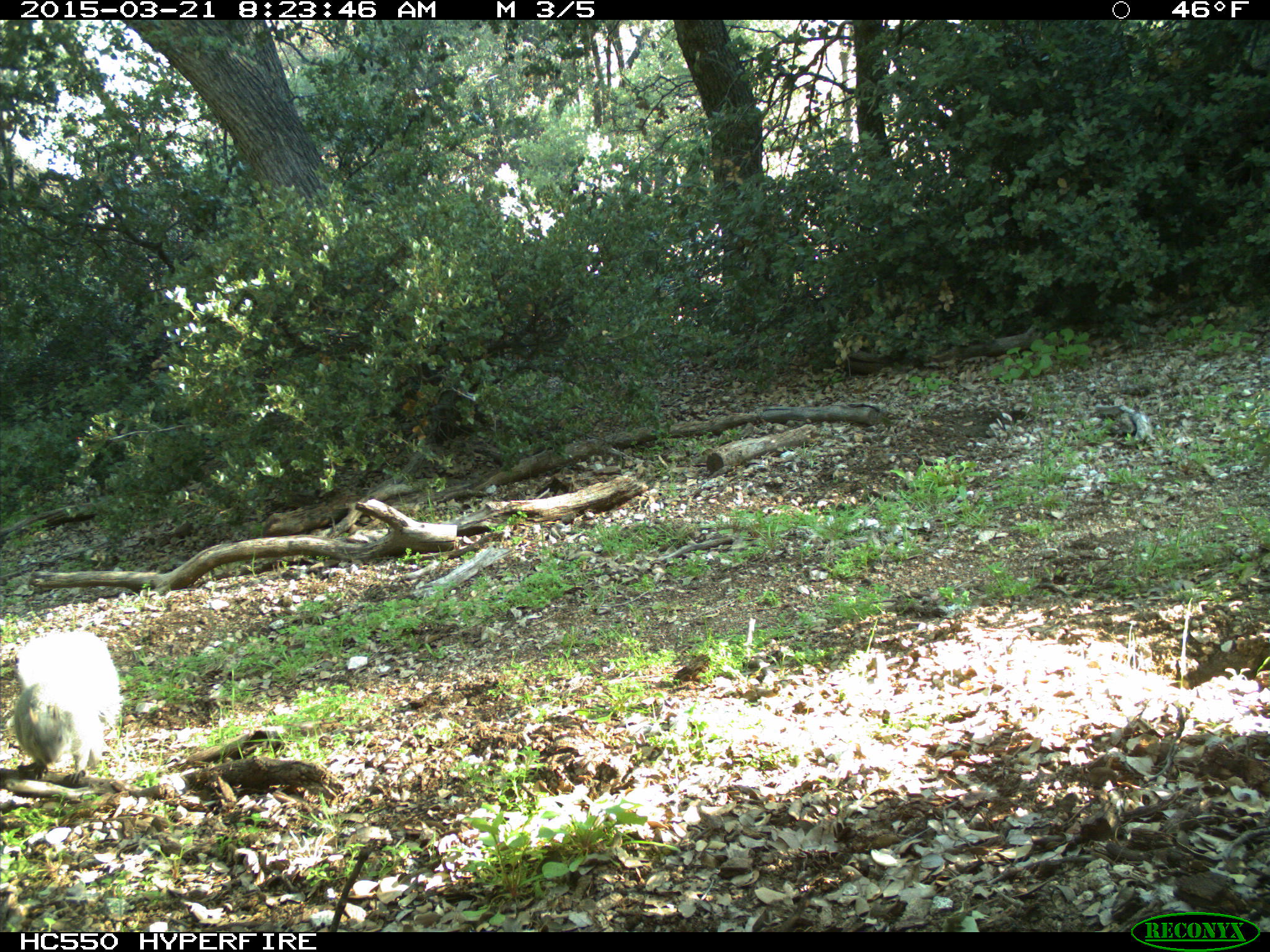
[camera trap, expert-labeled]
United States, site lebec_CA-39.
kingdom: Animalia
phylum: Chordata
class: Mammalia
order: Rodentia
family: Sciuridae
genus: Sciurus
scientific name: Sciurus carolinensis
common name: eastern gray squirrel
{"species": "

What you will do
A faithful copy of the entries above is needed, one that contains no images.

Answer to this problem
[camera trap, expert-labeled]
United States, site lebec_CA-39.
kingdom: Animalia
phylum: Chordata
class: Mammalia
order: Rodentia
family: Sciuridae
genus: Sciurus
scientific name: Sciurus carolinensis
common name: eastern gray squirrel
{"species": "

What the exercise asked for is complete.